With the pressure growing on the new government to take action toward putting its devastated economy back on track, Finance Minister Yannis Stournaras is on Monday start meeting with fellow cabinet members in a bid to finalize proposals for 11.6 billion euros in savings for the next two years that the country’s international creditors want to see before they will consider any concessions.

The talks are to culminate on Wednesday morning in a meeting with Prime Minister Antonis Samaras and his two coalition partners — socialist PASOK leader Evangelos Venizelos and Democratic Left chief Fotis Kouvelis — where the measures will be rubber-stamped before being presented to officials representing the European Commission, European Central Bank and International Monetary Fund, known as the troika.

It is expected that the 11.6 billion euros in savings will come from cuts in three areas — pensions, social benefits and the public sector, where several bodies are to be abolished or merged.

According to a study by the Center of Planning and Economic Research (KEPE), several billion euros could be saved by cutting the wages of top-ranking public servants and another 1 billion euros by setting a ceiling of 2,400 euros to pensions.

The troika has pressed the government to open closed professions, noting that several sectors remain “protected” from competition by Greek law.

Top troika officials, who are to return to Athens on July 24, have said that they can be flexible on the measures as long as they achieve the required revenue. Still, there is impatience with the lack of reform progress. Asked if it would be better if Greece left the euro, Eurogroup Chairman Jean-Claude Juncker told German news magazine Der Spiegel over the weekend, “the fact is that the Greek government has not implemented the program as agreed.” He added that it would cost more to give Greece an extension to fulfil deficit targets. “This raises two questions,” he said.“Firstly, are Europeans prepared to put up extra resources? And secondly, will the International Monetary Fund come on board?”

A new opinion poll conducted by MRB for Real News and published over the weekend showed that seven in 10 Greeks want the government to insist on a renegotiation of the terms of the country’s debt deal. Only 15.5 percent said the government should accept the existing terms.

◆ **YOUR OBJECTIVE**: According to the article on Greece's savings plan, please name the three areas the 11.6 billion euros in savings are expected to come from. These records have no connection to the article on Greece's savings plan.

[Data items]
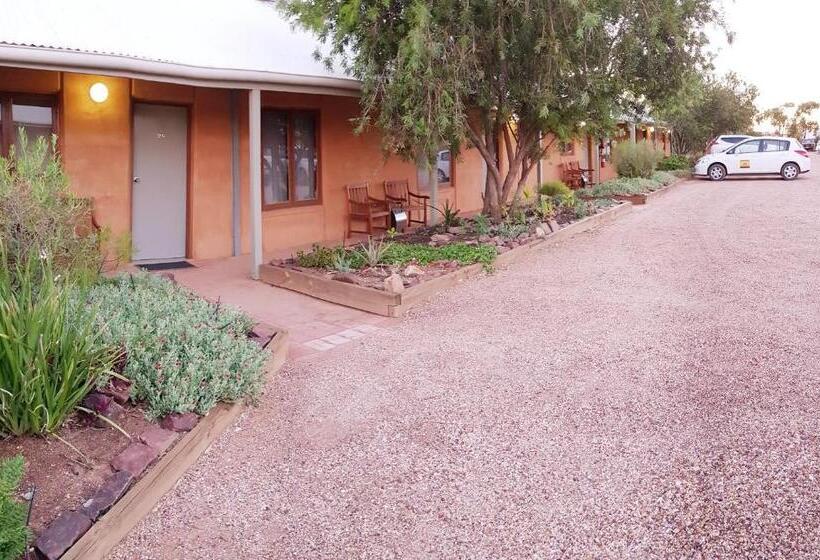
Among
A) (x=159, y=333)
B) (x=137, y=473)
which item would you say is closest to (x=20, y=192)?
(x=159, y=333)

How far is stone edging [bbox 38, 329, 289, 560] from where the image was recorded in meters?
2.70

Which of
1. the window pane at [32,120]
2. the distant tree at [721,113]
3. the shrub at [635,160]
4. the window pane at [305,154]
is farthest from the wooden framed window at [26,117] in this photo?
the distant tree at [721,113]

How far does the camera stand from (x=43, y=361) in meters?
3.22

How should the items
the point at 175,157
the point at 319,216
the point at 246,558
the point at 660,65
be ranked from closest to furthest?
the point at 246,558 → the point at 175,157 → the point at 660,65 → the point at 319,216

◆ **ANSWER SECTION**: Pensions, social benefits and the public sector.